* Task statement *
Repeat exactly the lines from the line containing "How far from the lens is shrub, located" to the last line of the listing, including both.

* Data for this task *

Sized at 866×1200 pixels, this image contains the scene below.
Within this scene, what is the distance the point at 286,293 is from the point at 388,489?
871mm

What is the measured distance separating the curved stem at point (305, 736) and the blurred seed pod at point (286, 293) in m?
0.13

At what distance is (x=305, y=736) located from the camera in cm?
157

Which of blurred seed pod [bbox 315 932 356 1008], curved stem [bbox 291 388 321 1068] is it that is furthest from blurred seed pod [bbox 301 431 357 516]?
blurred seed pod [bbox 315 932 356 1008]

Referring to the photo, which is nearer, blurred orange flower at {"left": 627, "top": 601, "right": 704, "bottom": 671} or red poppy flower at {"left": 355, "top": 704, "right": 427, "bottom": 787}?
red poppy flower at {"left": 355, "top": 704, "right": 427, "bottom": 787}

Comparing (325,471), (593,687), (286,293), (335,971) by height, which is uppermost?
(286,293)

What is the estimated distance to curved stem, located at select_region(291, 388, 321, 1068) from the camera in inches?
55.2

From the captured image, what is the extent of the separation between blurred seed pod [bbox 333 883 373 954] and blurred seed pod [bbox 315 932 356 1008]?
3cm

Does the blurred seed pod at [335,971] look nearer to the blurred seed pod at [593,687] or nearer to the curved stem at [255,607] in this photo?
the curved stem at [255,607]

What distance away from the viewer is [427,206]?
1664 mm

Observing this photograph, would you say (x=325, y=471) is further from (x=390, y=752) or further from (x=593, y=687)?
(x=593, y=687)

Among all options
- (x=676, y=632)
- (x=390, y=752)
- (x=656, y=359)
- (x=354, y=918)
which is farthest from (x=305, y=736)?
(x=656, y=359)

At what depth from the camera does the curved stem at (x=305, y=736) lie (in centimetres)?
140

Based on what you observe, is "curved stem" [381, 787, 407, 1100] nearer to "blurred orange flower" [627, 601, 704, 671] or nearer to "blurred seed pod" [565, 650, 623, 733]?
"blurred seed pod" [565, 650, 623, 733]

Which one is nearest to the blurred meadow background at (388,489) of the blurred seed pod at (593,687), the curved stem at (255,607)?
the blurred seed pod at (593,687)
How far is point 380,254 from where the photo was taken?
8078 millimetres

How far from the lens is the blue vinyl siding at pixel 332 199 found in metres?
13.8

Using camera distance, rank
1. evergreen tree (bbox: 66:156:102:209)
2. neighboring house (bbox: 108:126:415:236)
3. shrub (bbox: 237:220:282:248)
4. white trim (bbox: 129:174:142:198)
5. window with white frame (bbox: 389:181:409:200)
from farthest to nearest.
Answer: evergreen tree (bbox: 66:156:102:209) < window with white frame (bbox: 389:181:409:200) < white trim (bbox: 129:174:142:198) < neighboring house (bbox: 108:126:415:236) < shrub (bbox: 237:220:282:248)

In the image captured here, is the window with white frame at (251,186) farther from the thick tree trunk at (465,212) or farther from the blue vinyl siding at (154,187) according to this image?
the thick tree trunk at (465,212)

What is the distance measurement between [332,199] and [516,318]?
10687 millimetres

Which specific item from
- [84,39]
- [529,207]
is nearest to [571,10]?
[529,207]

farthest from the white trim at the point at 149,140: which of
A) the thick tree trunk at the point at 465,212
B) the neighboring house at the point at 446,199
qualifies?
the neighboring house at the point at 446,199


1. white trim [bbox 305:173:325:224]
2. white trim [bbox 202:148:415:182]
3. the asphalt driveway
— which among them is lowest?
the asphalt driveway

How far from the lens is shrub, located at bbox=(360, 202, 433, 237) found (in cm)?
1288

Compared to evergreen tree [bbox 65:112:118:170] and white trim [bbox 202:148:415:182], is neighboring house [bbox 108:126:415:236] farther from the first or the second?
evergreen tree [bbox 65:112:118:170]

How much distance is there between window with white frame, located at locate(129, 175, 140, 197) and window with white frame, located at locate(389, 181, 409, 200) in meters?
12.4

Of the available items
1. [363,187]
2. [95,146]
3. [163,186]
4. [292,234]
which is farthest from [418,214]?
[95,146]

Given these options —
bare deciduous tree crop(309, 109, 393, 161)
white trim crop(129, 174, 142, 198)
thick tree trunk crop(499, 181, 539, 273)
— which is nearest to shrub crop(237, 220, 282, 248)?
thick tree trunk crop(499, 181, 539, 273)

* Worked answer *
How far from the lens is shrub, located at bbox=(360, 202, 433, 237) found (in cm)?
1288

Compared to evergreen tree [bbox 65:112:118:170] and white trim [bbox 202:148:415:182], is neighboring house [bbox 108:126:415:236] farther from the first or the second?
evergreen tree [bbox 65:112:118:170]

How much distance is there between window with white frame, located at locate(129, 175, 140, 197) and window with white frame, located at locate(389, 181, 409, 200) in meters?
12.4

Of the available items
1. [363,187]
2. [95,146]
3. [163,186]
4. [292,234]
which is farthest from [418,214]?
[95,146]

Given these options —
bare deciduous tree crop(309, 109, 393, 161)
white trim crop(129, 174, 142, 198)
thick tree trunk crop(499, 181, 539, 273)
— which is nearest to shrub crop(237, 220, 282, 248)?
thick tree trunk crop(499, 181, 539, 273)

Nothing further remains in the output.